An MP who is on maternity leave has accused the government of a breach of trust over a key House of Commons vote on Brexit.
Lib Dem Jo Swinson was “paired” with Tory chairman Brandon Lewis so she could be at home with her baby son during the Trade Bill vote.
This should mean neither MP votes so their absences cancel each other out.
But Mr Lewis did vote with the government – he has since apologised for an “honest mistake” by whips.
The Tory chief whip also apologised.
The row blew up after voting had taken place on the Trade Bill, where the main battleground was an amendment to do with staying in the customs union if the UK fails to agree a trade deal with the EU.
The Lib Dems voted against the government alongside Labour, the SNP and some pro-EU Tories, but the government won by 307 to 301.
How pairing works
Pairing is an informal arrangement between two MPs of opposing parties that allows them, with the agreement of the Whips, the MPs responsible for party discipline, to miss occasional votes in the House.
If two members from opposite sides of the House both agree to miss a vote, then by agreeing to differ they would cancel out each other’s vote, so neither member need turn up.
Ms Swinson, the deputy leader of the Liberal Democrats and MP for East Dunbartonshire, gave birth to her second son Gabriel on 29 June.
She said she had been told Mr Lewis would be her “pair” for the votes on the Trade Bill.
Mr Lewis did not take part in most of the day’s Trade Bill votes, but did take part in the two closest divisions – the one on customs and another on medicine regulation, which the government lost.
On Twitter, Ms Swinson accused the government of “desperate stuff” and a “calculated, deliberate breaking of trust” by Tory whips.
Labour’s shadow equalities minister Dawn Butler accused Mr Lewis of “making politics even more inaccessible for new mums”.
In a tweet to Ms Swinson, Mr Lewis said: “I’m sorry Jo.
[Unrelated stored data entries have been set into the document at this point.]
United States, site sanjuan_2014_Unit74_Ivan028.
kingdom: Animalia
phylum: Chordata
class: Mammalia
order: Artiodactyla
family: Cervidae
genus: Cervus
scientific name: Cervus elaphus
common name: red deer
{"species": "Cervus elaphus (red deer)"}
I think it was an honest mistake made by the whips in fast-moving circumstances. I know how important the pair is to everyone, especially new parents, and I apologise.”
Conservative chief whip Julian Smith said Mr Lewis had been “asked to vote in error”.
Labour’s Harriet Harman said the episode highlighted the need to allow MPs on parenting leave to nominate a proxy on their behalf.
The Commons backed this principle earlier this year and a committee of MPs has put forward recommendations for how it might work.